Web Scraping with C#

07 June 2022 | 13 min read

C# is rather popular as backend programming language and you might find yourself in need of it for scraping a web page (or multiple pages). In this article, we will cover how to scrape a website using C#. Specifically, we'll walk you through the steps on how to send the HTTP request, how to parse the received HTML document with C#, and how to access and extract the information we are after.

As we mentioned in other articles, this will work beautifully as long as we scrape server-rendered/server-composed HTML. The moment we are dealing with single-page applications, or anything else that heavily relies on JavaScript, things become a lot more complicated. This is what we will discuss in the second part of this article, where we will have an in-depth look at PuppeteerSharp, Selenium WebDriver for C#, and Headless Chrome.

Note: This article assumes that the reader is familiar with C# and ASP.NET, as well as HTTP request libraries. The PuppeteerSharp and Selenium WebDriver .NET libraries are available to make integration of Headless Chrome easier for developers. Also, this project is using .NET Core 3.1 framework and the HTML Agility Pack for parsing raw HTML.

Part I: Static Pages

Setup

If you’re using C# as a language, you probably already use Visual Studio. This article uses a simple .NET Core Web Application project using MVC (Model View Controller). After you created a new project, use the NuGet package manager to add the necessary libraries used throughout this tutorial.

Nuget Package manager

In NuGet, click the “Browse” tab and then type “HTML Agility Pack” to fetch the package.

Browse tab

Install the package, and then you’re ready to go. This package makes it easy to parse the downloaded HTML and find tags and information that you want to save.
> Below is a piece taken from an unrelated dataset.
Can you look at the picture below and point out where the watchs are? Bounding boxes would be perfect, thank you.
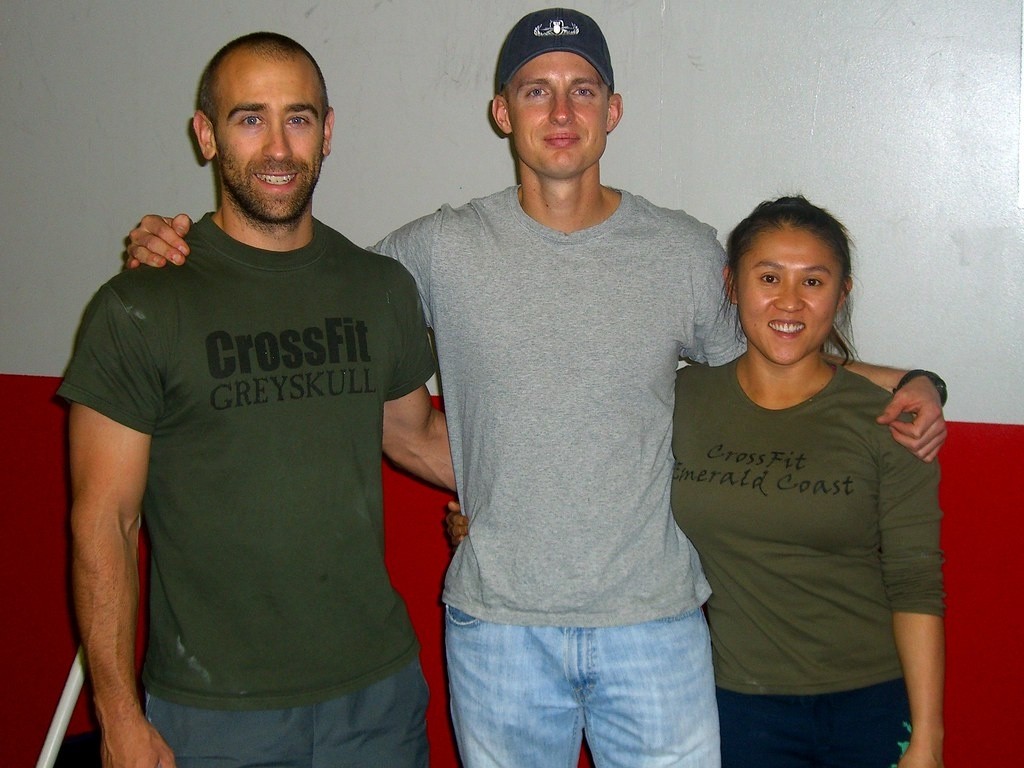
[888,366,948,409]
Finally, before you get started with coding the scraper, you need the following libraries added to the codebase:

using HtmlAgilityPack;
using System.Net.Http;
using System.Net.Http.Headers;
using System.Threading.Tasks;
using System.Net;
using System.Text;
using System.IO;

Making an HTTP Request to a Web Page in C#

Imagine you have a project where you need to scrape Wikipedia for information on famous software engineers. It wouldn't be Wikipedia, if it didn't have such an article, right? 😉

https://en.wikipedia.org/wiki/List_of_programmers

That article has a list of programmers with links to their respective own Wikipedia pages. You can scrape the list and save the information to a CSV file (which e.g. you can easily process with Excel) for later use.

This is just one simple example of what you can do with web scraping, but the general concept is to find a site that has the information you need, use C# to scrape the content, and store it for later use. In more complex projects, you can crawl pages using the links found on a top category page.

Still, let's focus on that particular Wikipedia page for our following examples.

Using .NET's HttpClient to Retrieve HTML

.NET already comes with an HTTP client (aptly named HttpClient) in its System.Net.Http namespace, so no need for any external third party libraries or dependencies. Plus, it supports asynchronous calls out of the box.

Using GetStringAsync(), it's relatively straightforward to get the content of any URL in an asynchronous, non-blocking fashion, as we can observe in the following example.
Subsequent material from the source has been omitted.